# Data for the task start

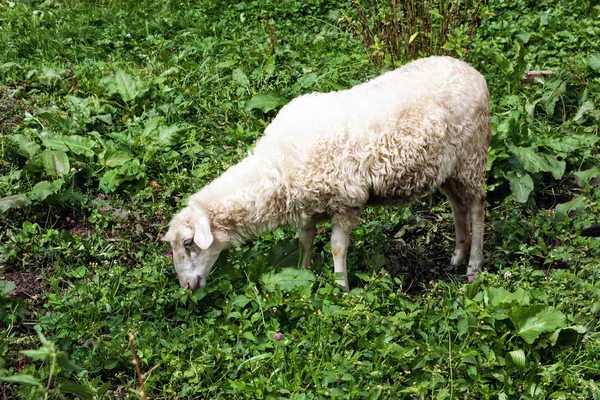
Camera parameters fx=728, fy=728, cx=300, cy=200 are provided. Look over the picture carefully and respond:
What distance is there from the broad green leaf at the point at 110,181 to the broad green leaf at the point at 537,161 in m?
2.80

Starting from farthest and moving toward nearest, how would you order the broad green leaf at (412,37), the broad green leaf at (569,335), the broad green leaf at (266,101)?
the broad green leaf at (266,101)
the broad green leaf at (412,37)
the broad green leaf at (569,335)

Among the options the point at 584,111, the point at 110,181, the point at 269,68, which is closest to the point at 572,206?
the point at 584,111

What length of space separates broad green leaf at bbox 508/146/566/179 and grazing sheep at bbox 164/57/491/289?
89cm

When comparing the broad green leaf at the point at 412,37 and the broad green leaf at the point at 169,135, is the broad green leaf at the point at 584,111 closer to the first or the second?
the broad green leaf at the point at 412,37

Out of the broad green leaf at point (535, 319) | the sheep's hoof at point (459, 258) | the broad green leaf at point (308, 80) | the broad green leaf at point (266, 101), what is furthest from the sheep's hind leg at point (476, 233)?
the broad green leaf at point (308, 80)

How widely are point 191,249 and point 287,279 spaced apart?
1.90 feet

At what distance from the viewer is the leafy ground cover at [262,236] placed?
358cm

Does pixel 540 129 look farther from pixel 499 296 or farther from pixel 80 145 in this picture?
pixel 80 145

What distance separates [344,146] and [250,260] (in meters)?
0.95

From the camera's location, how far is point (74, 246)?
468cm

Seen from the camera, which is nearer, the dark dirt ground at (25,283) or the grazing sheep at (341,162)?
the grazing sheep at (341,162)

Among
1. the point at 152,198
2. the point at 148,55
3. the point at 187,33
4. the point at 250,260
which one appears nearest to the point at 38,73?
the point at 148,55

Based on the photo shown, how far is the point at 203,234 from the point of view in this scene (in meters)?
3.97

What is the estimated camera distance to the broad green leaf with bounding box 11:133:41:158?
531 centimetres
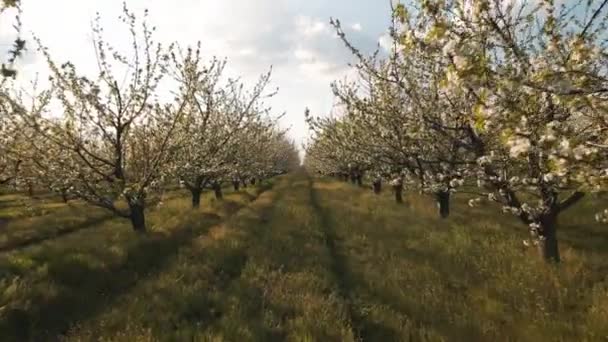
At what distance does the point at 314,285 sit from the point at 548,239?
5672 mm

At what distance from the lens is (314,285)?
10703mm

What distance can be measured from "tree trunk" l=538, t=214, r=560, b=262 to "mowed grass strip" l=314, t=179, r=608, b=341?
24cm

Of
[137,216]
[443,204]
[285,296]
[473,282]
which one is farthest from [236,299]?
[443,204]

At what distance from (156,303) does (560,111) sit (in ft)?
30.7

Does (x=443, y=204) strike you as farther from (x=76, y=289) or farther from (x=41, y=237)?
(x=41, y=237)

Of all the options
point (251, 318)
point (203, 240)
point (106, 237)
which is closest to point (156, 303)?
point (251, 318)

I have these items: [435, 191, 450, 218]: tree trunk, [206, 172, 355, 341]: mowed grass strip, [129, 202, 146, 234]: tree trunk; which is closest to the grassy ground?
[206, 172, 355, 341]: mowed grass strip

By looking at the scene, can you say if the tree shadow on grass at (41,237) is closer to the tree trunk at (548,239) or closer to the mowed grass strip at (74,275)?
the mowed grass strip at (74,275)

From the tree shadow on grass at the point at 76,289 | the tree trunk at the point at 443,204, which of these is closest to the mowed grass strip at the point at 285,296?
the tree shadow on grass at the point at 76,289

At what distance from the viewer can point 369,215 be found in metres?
20.6

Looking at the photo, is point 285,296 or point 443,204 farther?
point 443,204

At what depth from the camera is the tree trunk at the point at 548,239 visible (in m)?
11.4

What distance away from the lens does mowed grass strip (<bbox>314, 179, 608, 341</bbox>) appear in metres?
8.12

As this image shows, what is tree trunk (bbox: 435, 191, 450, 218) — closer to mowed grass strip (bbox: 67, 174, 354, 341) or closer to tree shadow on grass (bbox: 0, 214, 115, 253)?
mowed grass strip (bbox: 67, 174, 354, 341)
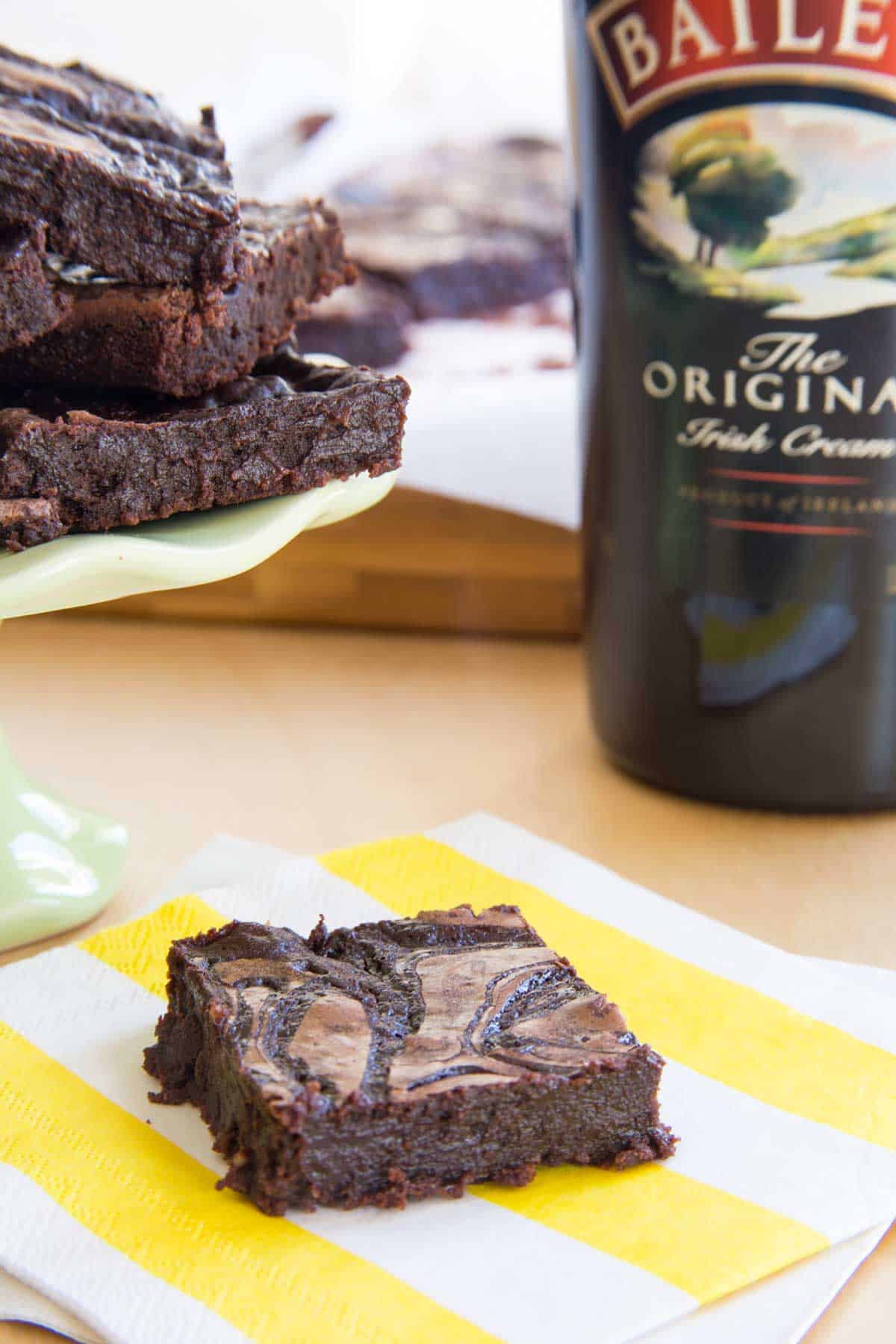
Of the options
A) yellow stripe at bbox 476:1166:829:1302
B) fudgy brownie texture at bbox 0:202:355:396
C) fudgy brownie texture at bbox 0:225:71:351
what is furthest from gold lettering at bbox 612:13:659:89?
yellow stripe at bbox 476:1166:829:1302

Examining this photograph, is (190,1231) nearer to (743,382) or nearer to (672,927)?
(672,927)

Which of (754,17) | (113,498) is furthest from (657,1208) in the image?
(754,17)

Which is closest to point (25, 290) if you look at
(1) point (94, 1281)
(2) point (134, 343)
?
(2) point (134, 343)

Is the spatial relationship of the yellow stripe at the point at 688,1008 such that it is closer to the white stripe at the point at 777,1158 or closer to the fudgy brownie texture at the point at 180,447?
the white stripe at the point at 777,1158

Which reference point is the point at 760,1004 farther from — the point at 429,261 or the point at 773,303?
the point at 429,261

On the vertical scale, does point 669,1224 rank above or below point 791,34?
below

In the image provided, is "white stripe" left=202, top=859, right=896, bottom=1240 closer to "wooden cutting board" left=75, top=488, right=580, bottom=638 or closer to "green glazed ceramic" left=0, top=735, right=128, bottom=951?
"green glazed ceramic" left=0, top=735, right=128, bottom=951
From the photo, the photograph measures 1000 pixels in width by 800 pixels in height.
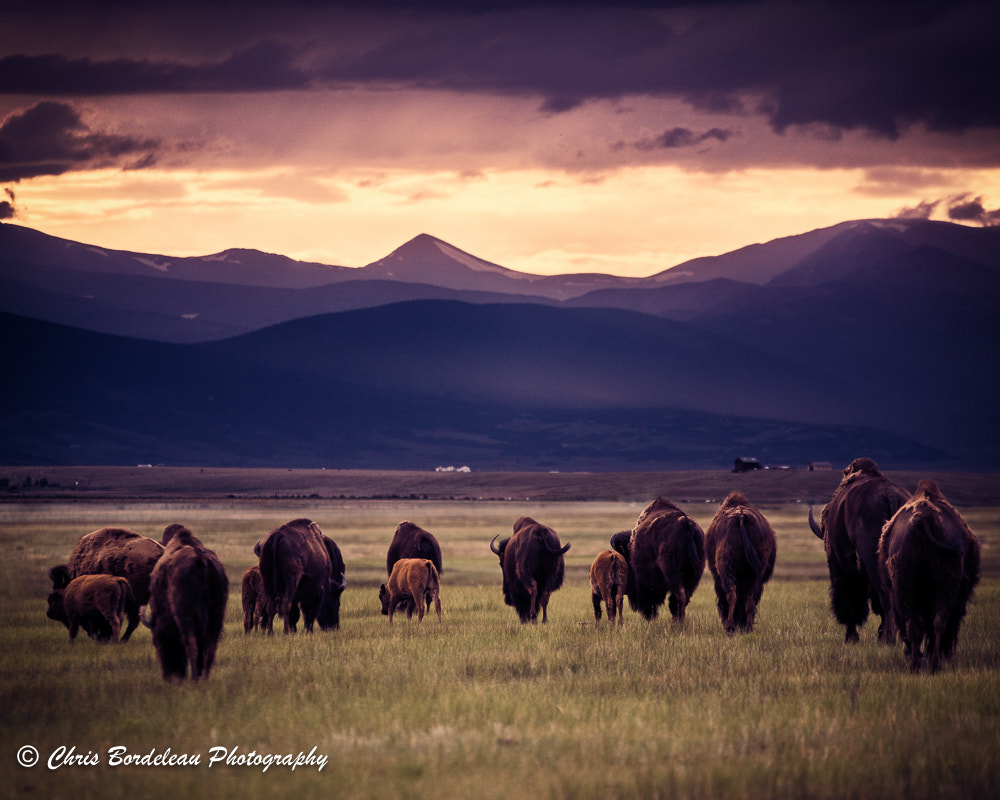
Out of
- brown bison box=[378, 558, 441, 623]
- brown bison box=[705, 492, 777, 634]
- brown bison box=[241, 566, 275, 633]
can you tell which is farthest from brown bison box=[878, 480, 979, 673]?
brown bison box=[241, 566, 275, 633]

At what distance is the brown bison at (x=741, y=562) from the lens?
62.2 feet

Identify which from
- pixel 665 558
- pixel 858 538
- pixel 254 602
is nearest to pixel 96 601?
pixel 254 602

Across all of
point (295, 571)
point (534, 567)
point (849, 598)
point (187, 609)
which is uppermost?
point (187, 609)

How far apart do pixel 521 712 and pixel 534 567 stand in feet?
33.3

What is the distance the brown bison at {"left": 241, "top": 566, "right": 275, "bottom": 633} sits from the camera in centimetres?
2092

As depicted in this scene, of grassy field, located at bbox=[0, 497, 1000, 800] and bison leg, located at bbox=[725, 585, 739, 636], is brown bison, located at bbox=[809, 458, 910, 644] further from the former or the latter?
bison leg, located at bbox=[725, 585, 739, 636]

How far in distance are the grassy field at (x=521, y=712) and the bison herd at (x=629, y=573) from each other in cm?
55

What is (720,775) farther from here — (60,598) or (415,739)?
(60,598)

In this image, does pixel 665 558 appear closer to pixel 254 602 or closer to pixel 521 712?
pixel 254 602

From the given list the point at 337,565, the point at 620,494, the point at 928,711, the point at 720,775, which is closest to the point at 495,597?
the point at 337,565

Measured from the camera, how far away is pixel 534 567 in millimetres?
22375

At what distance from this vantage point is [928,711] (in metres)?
12.2

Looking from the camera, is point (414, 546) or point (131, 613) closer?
point (131, 613)

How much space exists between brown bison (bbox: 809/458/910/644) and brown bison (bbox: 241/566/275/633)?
9.67m
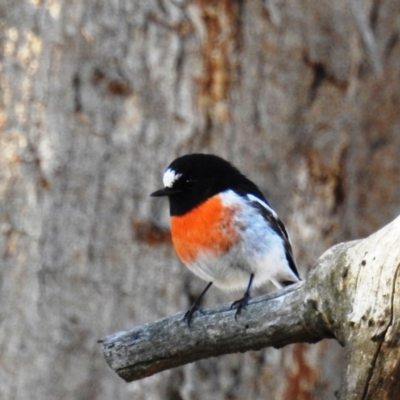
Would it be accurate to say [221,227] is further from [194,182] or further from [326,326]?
[326,326]

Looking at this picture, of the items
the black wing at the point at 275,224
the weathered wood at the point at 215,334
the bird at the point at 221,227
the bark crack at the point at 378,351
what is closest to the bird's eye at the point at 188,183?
the bird at the point at 221,227

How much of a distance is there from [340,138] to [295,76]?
1.66ft

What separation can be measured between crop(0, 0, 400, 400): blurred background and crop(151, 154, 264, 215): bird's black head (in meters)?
0.84

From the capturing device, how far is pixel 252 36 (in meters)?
6.08

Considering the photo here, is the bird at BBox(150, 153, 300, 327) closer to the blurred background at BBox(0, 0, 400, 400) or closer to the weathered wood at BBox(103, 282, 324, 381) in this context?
the weathered wood at BBox(103, 282, 324, 381)

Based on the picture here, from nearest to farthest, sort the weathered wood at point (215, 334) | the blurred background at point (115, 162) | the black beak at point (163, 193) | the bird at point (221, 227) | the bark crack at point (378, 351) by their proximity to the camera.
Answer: the bark crack at point (378, 351)
the weathered wood at point (215, 334)
the bird at point (221, 227)
the black beak at point (163, 193)
the blurred background at point (115, 162)

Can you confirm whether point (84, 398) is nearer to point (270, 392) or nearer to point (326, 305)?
point (270, 392)

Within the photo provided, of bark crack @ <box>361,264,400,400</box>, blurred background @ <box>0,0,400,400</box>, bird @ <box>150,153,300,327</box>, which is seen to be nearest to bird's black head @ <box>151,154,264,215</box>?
bird @ <box>150,153,300,327</box>

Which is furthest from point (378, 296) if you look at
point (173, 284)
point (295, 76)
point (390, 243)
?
point (295, 76)

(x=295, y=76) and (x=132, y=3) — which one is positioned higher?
(x=132, y=3)

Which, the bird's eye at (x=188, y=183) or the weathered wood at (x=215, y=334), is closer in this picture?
the weathered wood at (x=215, y=334)

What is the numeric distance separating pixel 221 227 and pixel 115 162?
132cm

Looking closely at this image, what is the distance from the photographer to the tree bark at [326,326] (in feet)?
11.0

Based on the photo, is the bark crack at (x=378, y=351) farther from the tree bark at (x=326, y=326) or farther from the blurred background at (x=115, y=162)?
the blurred background at (x=115, y=162)
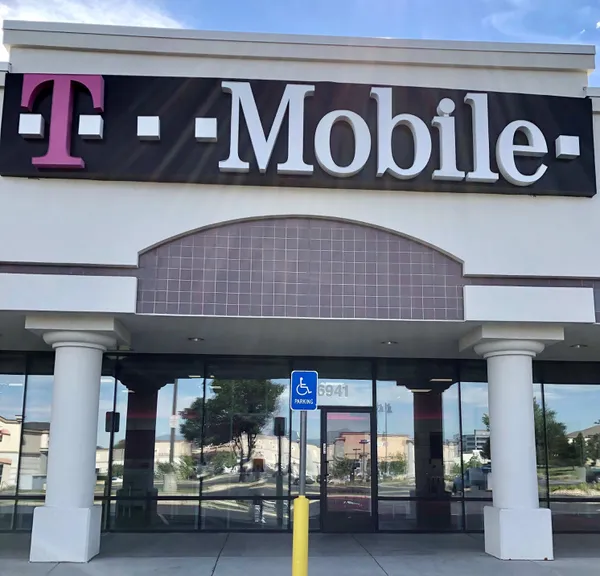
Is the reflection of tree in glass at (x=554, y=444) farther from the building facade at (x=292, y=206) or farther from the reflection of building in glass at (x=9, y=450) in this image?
the reflection of building in glass at (x=9, y=450)

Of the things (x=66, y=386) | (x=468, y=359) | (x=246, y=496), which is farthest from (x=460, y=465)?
(x=66, y=386)

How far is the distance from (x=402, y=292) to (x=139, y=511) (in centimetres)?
757

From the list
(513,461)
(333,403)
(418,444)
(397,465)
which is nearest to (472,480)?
(418,444)

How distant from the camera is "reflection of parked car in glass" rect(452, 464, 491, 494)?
15.4 meters

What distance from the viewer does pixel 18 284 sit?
36.9ft

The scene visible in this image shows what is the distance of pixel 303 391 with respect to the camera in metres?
8.66

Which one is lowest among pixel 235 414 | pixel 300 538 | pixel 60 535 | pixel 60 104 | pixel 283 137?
pixel 60 535

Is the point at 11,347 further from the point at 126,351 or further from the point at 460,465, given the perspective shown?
the point at 460,465

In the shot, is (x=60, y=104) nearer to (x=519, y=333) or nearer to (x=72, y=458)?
(x=72, y=458)

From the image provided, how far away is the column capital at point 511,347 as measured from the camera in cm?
1227

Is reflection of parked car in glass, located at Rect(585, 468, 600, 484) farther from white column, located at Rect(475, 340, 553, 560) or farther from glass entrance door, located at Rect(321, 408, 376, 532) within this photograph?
glass entrance door, located at Rect(321, 408, 376, 532)

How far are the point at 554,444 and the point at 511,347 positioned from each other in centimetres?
485

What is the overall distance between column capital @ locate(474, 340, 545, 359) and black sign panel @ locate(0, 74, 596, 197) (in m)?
2.57

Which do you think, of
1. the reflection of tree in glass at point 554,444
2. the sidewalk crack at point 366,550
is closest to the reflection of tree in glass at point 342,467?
the sidewalk crack at point 366,550
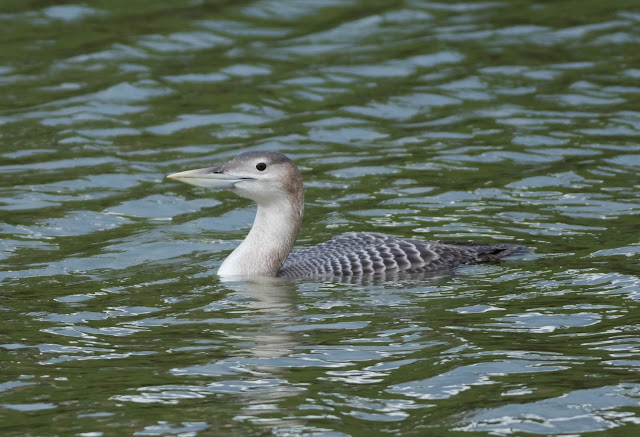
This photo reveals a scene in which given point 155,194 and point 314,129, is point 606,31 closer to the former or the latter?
point 314,129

# Data for the task end

Task directions> Turn the lines from the one containing "How far are" through the end of the listing into a numbered list, skipping blank lines and leaving out the pictures.

Right answer>
1. How far are the point at 554,444 and the point at 511,347 positioned from each other in centimetres?
2. 485
3. What is the overall distance between column capital @ locate(474, 340, 545, 359) and black sign panel @ locate(0, 74, 596, 197) (in m)?
4. 2.57
5. Which do you think, of
6. 1. the reflection of tree in glass at point 554,444
7. 2. the sidewalk crack at point 366,550
8. is closest to the reflection of tree in glass at point 342,467?
9. the sidewalk crack at point 366,550
10. This photo reveals a scene in which given point 155,194 and point 314,129, is point 606,31 closer to the former or the latter?
11. point 314,129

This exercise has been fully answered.